Boulder County is a mecca for all sorts of walking and hiking trails. When you move to Boulder with your dog, you’ll likely want to know about Boulder’s off-leash regulations as quickly as possible.
Your pooch (or pooches) are welcome to roam off-leash in many areas of Boulder. You do, however, have to know the basics so you don’t find yourself ticketed by either Animal Control or the Park Rangers.
Boulder’s Voice and Sight Dog Tag Program
First, you’re probably curious as to where you can go in the Boulder area where dogs are welcome on the trails. Boulder has an extensive dog trail map system that will let you know all of the areas you’re welcome to hike and run with your pups.
Next, if you’d like to give your dogs a bit more freedom to explore nature (under your watchful eye, of course), you’ll want to explore Boulder’s Voice and Sight Dog Tag Program.
City of Boulder requires all dog owners who wish to walk their dogs off-leash to go through a video training program. Once you’ve reviewed the video and can affirm that your dogs meet all of the criteria specified, you’re then eligible to apply for a special tag.

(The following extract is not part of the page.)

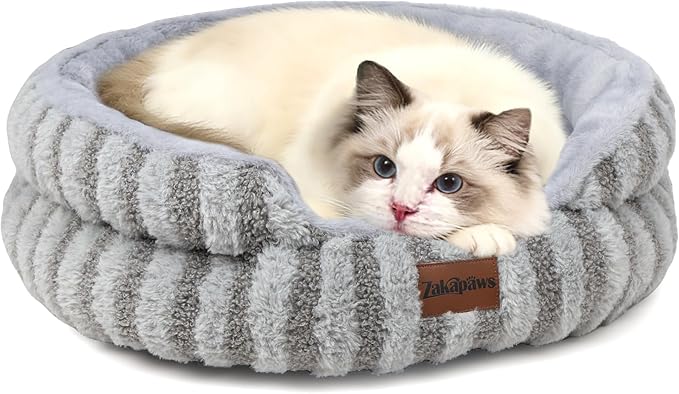 Cat Bed Kitten Bed - Washable Round Cat Beds for Indoor Cats, Soft Corduroy Fleece Pet Bed for Puppy and Kitten with Removable Double Sided Inner Cousion, 20", Grey
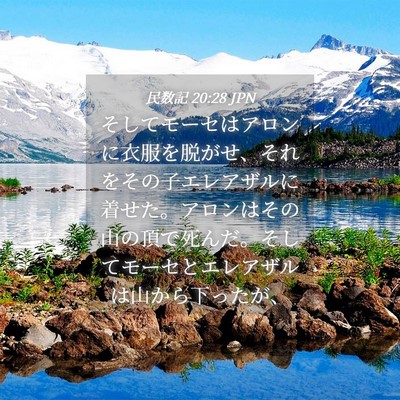 Picture 04 - 民数記 20:28 JPN - そしてモーセはアロンに衣服を脱が - Bible Verse Picture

This is a green tag that certifies your dog can and will be kept within your sight at all times while off-leash and is responsive to voice commands while on the trails. The tags cost $15 for the first tag and $5 for each additional tag for Boulder residents (currently $18.75 for non-Boulder residents). Once you apply for them online, you should receive them in the mail within 7 to 10 days.
Click here to read the City’s information on the Voice and Sight Dog Tag Program, to watch the required video, and to purchase your dog’s tags online.
A word of caution if you think you’re going to skip the green tag program because your pups are so well-behaved: we don’t recommend it. On the more popular trails, local residents have no qualms about calling the Ranger’s office and reporting hikers with untagged off-leash dogs. It’s a hefty fine if a Ranger catches you (and they’re up and down the more popular trails quite frequently — even in the early morning hours) and for $15, you can save yourself, and your pup, the hassle.
Keep in mind that the Open Space and park areas of Boulder are home to numerous types of wildlife. It’s our responsibility as pet owners to ensure that we’re following the established off-leash guidelines throughout Boulder — they’re for our safety, our pets’ safety, and for the safety of the wildlife. And finally, be sure your dog’s green tags are visible at all times (the Rangers don’t like it when you leave them at home!).